TO DO: Output every entry exactly as written.

EXTRACTED INFORMATION:
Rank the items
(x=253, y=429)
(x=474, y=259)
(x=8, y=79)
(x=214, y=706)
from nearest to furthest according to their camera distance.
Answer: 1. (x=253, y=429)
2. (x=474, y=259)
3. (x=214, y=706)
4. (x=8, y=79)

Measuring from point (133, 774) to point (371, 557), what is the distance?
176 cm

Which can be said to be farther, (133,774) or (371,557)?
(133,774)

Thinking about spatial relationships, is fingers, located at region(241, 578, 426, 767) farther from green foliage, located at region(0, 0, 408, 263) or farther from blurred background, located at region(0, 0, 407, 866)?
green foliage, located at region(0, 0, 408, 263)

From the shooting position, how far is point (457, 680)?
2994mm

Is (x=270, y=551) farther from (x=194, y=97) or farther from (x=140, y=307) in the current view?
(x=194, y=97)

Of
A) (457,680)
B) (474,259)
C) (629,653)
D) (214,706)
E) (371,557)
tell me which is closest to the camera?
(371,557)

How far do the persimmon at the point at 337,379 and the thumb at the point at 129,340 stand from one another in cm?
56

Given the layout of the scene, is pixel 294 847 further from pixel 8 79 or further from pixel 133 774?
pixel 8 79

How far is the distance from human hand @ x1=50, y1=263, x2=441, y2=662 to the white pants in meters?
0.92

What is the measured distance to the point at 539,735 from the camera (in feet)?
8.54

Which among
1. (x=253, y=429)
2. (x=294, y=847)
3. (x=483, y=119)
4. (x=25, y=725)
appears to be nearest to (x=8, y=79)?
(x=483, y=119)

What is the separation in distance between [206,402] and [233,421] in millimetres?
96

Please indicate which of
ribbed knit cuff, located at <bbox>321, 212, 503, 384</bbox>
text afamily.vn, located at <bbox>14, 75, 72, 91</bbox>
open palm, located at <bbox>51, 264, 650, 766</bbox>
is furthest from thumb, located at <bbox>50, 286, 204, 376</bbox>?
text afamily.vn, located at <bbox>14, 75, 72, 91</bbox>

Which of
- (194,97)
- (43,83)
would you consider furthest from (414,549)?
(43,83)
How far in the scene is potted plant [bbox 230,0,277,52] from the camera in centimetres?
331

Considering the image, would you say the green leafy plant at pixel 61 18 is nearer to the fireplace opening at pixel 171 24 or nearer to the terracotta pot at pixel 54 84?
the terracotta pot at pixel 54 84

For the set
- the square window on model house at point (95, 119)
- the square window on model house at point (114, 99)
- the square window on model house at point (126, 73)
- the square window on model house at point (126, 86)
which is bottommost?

TASK OUTPUT:
Rank the items
(x=253, y=429)
(x=474, y=259)
(x=8, y=79)
(x=214, y=706)
from nearest to furthest according to their camera distance.
Answer: 1. (x=253, y=429)
2. (x=474, y=259)
3. (x=214, y=706)
4. (x=8, y=79)

Measuring from point (133, 774) to point (371, 557), what is the distance?
176 cm

Which can be said to be farther, (133,774) or (371,557)?
(133,774)

Thinking about spatial relationships, is fingers, located at region(241, 578, 426, 767) farther from green foliage, located at region(0, 0, 408, 263) or farther from blurred background, located at region(0, 0, 407, 866)?
green foliage, located at region(0, 0, 408, 263)

From the shooting position, how far is point (457, 680)?
2994mm

Is (x=270, y=551) farther from (x=194, y=97) or farther from (x=140, y=307) in the current view?
(x=194, y=97)

Of
A) (457,680)
B) (474,259)
C) (629,653)
D) (214,706)
E) (371,557)
tell me which is closest to the camera?
(371,557)

How far do the persimmon at the point at 337,379 and the thumb at the point at 129,340 stand from one another in cm?
56

Given the layout of the scene, is pixel 294 847 further from pixel 8 79 or further from pixel 133 774?
pixel 8 79

How far is the distance from human hand @ x1=50, y1=263, x2=441, y2=662 to the white pants in meters?
0.92

What is the measured distance to the point at 539,735 from the camera (in feet)?
8.54

Which among
1. (x=253, y=429)
2. (x=294, y=847)
3. (x=483, y=119)
4. (x=25, y=725)
appears to be nearest to (x=8, y=79)?
(x=483, y=119)

What is the separation in distance between [206,402] and [233,421] in millimetres?
96

Please indicate which of
ribbed knit cuff, located at <bbox>321, 212, 503, 384</bbox>
text afamily.vn, located at <bbox>14, 75, 72, 91</bbox>
open palm, located at <bbox>51, 264, 650, 766</bbox>
is furthest from thumb, located at <bbox>50, 286, 204, 376</bbox>?
text afamily.vn, located at <bbox>14, 75, 72, 91</bbox>

Which of
- (194,97)
- (43,83)
would you consider furthest from (414,549)?
(43,83)
How far in the scene is potted plant [bbox 230,0,277,52] from the camera in centimetres?
331

Considering the image, would you say the green leafy plant at pixel 61 18 is nearer to the fireplace opening at pixel 171 24 or nearer to the terracotta pot at pixel 54 84?
the terracotta pot at pixel 54 84

For the set
- the square window on model house at point (95, 119)
- the square window on model house at point (114, 99)
- the square window on model house at point (126, 73)
- the square window on model house at point (126, 86)
which is bottommost?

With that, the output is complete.